The third medium-term management plan marks a major turning point in building the foundation for lasting growth. We intend to shift the goal of our business model from quantitative expansion to the generation of high-revenue based on accumulating highly profitable assets. The omission of targets for consolidated operating assets in our management plan follows from our emphasis on asset efficiency. We will establish an organization that can consistently achieve consolidated ordinary income of at least ¥80.0 billion, and consolidated ROA (the ratio of ordinary income to operating assets that we use internally) of at least 2.3%. Financial leverage will be addressed by further strengthening our financial base, with a target of 11.0% for the consolidated shareholders’ equity ratio.

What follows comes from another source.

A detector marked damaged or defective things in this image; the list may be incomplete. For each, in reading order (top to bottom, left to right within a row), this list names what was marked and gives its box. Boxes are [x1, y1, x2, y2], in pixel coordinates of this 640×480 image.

Third Medium-Term Management Plan Strategies:
Strengthen the Sales Base and the Management Base
We will strengthen our sales and management foundations in accordance with the basic policy of the third medium-term management plan.
Strengthen the Sales Base
Although the equipment leasing operating environment is expected to remain harsh, we intend to reach beyond conventional leasing concepts by entering new business domains. This means that we will emphasize ROA through service as we expand into businesses where we possess a competitive advantage. At the same time, we will concentrate on joint ventures with leading partners. Moreover, we will strengthen businesses that are focused on high-value areas such as operating leases and the rental business and expand reuse and recycling operations. We expect these efforts to contribute to the creation of an environmentally-sound, sustainable economy and society.

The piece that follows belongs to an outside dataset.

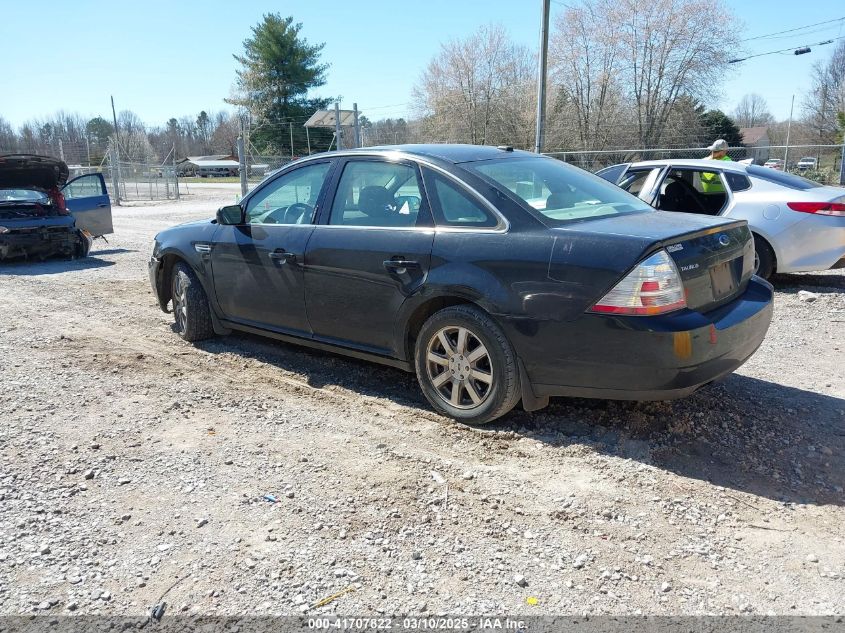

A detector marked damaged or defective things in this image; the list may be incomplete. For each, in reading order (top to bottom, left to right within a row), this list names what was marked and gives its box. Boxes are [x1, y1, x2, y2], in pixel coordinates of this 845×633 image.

damaged dark car [0, 153, 113, 260]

Specialty financing concentrates on the highly specialized domains of shipping, aviation, environment and energy, and real estate, with the goal of creating new value by combining finance and business. In concrete terms, we will shift our focus from the quantitative expansion of operating assets to qualitative considerations such as credit quality and earnings potential. We will also enhance the expertise of those responsible for creating value on the front lines of our businesses and expand the range of businesses with strategic partners. In addition, we plan to establish a sound earnings foundation through, for example, creative, intelligent schemes and exit strategies in each of our focal business areas to improve profitability while generating non-interest income, including fees and capital gains from equity investments.

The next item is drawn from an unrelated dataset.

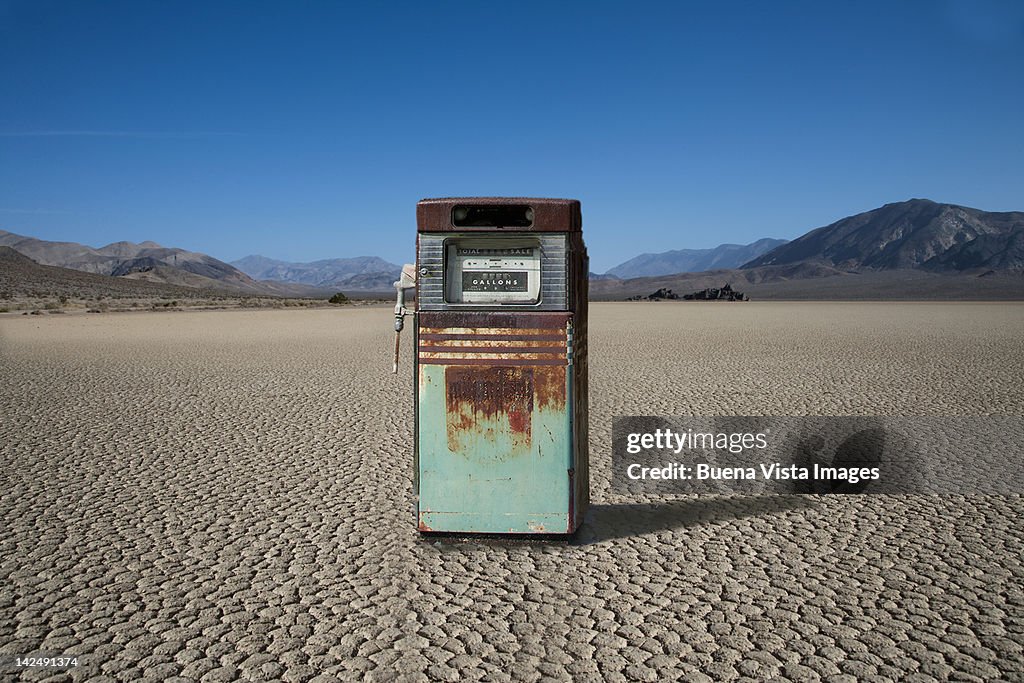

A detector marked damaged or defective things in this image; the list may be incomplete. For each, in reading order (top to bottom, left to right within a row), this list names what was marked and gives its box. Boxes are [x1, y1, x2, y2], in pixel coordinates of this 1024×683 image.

Domestic Automobile Financing
Domestic automobile financing will take on the challenge of mobilizing Group strengths to become first in Japan’s automobile finance business. This business stands on one of the most solid foundations in its industry in Japan, encompassing Nippon Car Solutions Co., Ltd., which serves corporate clients; Orico Auto Leasing Co., Ltd., which serves individuals; and Nippon Rent-A-Car Service, Inc., which serves both individuals and companies. We will integrate our unique advantages as Group strengths while considering the environment of the automobile leasing and rental markets to enable us to create new offerings and prevail against the competition. In addition, we will aggressively form alliances and engage in M&A with leading partners to take on new challenges, such as advanced automotive technology.
Our international business reaches across the globe from East Asia and ASEAN to the United States, and we will further expand overseas operations by building alliances. We will work with leading local partners by complementing their strengths, including extensive customer bases, with our unique knowledge and expertise, to generate synergies and expand business with a sense of urgency. We will also address the key issue of improving profitability by increasing transactions with non-Japanese companies with due regard for risks and returns.
Strengthen the Management Base
We will establish a more robust management foundation by (1) strengthening consolidated management, (2) enhancing and reinforcing our financial base, (3) raising the level of risk control, (4) bolstering development of human resources, and (5) strengthening corporate governance. Greater stability will be achieved by improving and enhancing organizational support capabilities to ensure close alignment with the Group’s global business development. We are committed to maintaining effective management that increases the Group’s corporate value in accordance with the Corporate Governance Code enacted in June 2015.